Stored dataset items
+ + +

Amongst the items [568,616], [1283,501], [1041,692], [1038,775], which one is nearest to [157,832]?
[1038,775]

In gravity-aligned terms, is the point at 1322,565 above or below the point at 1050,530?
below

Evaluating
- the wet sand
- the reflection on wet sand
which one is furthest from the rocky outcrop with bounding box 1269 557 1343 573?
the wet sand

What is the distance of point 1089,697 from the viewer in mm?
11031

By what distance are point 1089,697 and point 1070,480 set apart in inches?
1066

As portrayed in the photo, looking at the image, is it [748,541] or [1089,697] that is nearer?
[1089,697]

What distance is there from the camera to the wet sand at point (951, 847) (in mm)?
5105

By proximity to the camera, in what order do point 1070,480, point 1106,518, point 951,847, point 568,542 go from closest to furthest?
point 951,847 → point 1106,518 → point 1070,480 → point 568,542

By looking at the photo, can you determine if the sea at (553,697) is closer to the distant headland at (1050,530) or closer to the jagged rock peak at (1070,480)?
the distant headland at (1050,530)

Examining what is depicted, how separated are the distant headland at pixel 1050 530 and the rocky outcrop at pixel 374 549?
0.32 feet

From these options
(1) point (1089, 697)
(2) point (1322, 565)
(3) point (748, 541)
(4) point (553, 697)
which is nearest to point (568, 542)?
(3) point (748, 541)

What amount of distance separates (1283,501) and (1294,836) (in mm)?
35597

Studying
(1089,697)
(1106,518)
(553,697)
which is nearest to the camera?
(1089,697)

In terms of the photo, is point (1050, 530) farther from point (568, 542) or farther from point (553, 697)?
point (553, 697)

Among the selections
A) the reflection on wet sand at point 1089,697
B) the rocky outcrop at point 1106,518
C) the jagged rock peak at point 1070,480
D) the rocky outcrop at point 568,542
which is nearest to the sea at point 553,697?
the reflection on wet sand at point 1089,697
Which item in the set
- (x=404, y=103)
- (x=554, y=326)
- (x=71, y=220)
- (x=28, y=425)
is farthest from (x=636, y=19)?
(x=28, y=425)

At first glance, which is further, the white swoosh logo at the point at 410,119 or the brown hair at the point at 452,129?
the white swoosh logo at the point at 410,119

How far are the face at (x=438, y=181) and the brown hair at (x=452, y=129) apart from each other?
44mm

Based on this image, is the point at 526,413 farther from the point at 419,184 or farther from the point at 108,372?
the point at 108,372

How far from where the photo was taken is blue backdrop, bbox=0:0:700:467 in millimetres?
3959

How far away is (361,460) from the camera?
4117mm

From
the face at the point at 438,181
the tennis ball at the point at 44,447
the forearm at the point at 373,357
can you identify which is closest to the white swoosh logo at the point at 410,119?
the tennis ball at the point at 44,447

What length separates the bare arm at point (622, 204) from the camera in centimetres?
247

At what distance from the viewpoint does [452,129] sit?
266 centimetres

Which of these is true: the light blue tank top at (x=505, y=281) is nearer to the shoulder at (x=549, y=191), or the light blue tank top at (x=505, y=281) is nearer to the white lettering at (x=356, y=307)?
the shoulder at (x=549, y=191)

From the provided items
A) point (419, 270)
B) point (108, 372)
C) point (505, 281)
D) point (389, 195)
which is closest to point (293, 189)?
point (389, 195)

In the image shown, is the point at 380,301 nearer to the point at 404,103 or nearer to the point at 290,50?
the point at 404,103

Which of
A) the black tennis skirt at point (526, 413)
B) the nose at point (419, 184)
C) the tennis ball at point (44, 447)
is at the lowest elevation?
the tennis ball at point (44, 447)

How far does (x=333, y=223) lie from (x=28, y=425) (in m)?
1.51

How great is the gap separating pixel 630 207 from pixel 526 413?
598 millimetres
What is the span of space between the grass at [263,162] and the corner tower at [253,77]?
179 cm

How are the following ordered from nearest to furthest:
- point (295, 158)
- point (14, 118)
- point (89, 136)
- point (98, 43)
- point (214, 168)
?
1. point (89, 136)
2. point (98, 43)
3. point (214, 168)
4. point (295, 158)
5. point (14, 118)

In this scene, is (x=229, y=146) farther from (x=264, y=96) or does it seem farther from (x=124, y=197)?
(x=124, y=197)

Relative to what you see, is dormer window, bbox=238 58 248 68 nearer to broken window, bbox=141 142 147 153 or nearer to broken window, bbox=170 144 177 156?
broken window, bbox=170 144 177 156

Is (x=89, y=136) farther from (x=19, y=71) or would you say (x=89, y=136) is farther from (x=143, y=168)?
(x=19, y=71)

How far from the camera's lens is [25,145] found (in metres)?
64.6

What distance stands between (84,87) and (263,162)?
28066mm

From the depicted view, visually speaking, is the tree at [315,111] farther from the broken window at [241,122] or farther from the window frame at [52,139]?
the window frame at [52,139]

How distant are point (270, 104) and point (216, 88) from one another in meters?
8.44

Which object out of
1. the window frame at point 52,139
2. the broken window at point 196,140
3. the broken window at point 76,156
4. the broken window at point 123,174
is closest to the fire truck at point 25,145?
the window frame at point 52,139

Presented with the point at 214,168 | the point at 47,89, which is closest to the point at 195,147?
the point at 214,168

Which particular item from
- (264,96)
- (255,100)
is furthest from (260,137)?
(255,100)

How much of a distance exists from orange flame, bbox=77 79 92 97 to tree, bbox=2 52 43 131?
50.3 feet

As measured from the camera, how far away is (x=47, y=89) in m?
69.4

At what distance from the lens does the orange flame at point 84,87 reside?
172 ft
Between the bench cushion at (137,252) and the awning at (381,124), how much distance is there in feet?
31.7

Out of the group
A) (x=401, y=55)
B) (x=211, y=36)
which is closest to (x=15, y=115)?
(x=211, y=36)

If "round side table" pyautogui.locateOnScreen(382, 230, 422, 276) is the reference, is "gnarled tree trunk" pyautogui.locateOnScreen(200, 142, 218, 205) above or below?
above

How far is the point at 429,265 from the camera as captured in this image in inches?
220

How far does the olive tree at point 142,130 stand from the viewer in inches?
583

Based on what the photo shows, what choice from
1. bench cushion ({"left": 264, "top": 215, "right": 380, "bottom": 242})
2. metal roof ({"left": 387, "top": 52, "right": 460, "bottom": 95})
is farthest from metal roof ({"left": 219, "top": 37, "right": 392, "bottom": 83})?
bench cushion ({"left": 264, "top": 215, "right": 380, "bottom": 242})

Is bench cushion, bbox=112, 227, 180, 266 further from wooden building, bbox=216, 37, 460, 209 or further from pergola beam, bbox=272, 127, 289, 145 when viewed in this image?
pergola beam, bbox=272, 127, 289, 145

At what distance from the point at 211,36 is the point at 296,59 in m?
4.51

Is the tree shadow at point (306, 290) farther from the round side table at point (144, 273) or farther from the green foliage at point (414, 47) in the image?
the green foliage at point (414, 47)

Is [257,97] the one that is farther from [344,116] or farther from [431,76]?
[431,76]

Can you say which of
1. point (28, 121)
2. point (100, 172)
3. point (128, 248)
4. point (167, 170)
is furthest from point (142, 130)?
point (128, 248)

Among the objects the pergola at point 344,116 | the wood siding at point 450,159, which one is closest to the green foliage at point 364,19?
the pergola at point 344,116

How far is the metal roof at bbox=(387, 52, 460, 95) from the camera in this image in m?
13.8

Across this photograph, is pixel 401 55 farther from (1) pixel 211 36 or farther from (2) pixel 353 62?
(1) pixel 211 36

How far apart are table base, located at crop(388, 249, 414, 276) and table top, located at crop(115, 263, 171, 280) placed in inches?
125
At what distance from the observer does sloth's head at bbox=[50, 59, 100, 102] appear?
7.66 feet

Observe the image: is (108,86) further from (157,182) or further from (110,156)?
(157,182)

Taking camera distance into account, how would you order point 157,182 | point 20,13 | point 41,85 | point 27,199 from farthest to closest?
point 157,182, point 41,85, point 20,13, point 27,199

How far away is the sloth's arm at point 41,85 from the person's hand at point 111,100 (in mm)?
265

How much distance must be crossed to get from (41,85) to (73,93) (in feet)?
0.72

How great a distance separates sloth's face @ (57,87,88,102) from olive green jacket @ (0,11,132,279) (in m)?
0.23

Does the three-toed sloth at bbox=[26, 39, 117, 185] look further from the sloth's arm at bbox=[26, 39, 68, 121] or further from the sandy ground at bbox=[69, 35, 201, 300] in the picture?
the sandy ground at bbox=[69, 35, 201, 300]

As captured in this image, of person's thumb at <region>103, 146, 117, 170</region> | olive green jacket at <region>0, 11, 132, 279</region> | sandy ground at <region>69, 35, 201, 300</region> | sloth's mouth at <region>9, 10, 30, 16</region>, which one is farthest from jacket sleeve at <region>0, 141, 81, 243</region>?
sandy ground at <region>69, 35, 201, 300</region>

+ + +

◆ **What is needed**
Locate each line in the stored dataset items that contains the word "below" and copy those lines out in full.

◆ **Response**
In gravity-aligned terms, is the point at 1322,565 above or below the point at 1050,530?
below
If "round side table" pyautogui.locateOnScreen(382, 230, 422, 276) is the reference, is "gnarled tree trunk" pyautogui.locateOnScreen(200, 142, 218, 205) above or below?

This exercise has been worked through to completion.